## WHAT THE EXERCISE ASKS
Output only the lines from the one holding "From where the" to the end of the data below, please, copied exactly.

## SUPPLIED RECORDS
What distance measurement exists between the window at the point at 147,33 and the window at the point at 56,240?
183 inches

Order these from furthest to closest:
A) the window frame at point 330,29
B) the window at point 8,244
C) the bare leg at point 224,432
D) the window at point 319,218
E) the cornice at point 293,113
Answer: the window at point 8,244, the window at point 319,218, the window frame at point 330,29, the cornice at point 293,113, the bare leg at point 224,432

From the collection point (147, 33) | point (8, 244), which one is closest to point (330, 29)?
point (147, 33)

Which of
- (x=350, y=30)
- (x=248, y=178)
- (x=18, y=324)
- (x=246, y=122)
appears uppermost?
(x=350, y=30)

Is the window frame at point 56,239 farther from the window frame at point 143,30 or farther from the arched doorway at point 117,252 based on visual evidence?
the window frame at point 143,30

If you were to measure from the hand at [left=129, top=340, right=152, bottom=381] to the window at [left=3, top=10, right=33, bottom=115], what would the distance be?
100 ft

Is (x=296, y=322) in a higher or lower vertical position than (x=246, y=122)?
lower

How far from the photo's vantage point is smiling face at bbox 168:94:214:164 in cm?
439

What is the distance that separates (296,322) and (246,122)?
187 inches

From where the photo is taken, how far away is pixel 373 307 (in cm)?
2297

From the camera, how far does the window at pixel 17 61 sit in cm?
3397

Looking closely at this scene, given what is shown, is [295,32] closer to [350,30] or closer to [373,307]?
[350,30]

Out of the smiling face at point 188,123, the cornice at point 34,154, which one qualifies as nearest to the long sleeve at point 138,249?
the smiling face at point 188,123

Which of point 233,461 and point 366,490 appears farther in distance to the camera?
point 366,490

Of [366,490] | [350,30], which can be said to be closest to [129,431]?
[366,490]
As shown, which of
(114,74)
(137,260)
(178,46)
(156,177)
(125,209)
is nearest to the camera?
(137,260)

## COMPLETE RESPONSE
From where the photo is taken, how far away is pixel 373 307 (in cm)?
2297

From the camera, how far does the window at pixel 17 61 sit in cm?
3397

Looking closely at this scene, given what is shown, is [295,32] closer to [350,30] or closer to [373,307]?
[350,30]

Out of the smiling face at point 188,123, the cornice at point 34,154, which one qualifies as nearest to the long sleeve at point 138,249?
the smiling face at point 188,123

Which of point 233,461 and point 366,490 appears farther in distance to the camera?
point 366,490

Of [366,490] | [350,30], which can be said to be closest to [129,431]?
[366,490]
As shown, which of
(114,74)
(137,260)
(178,46)
(156,177)
(125,209)
is nearest to the camera?
(137,260)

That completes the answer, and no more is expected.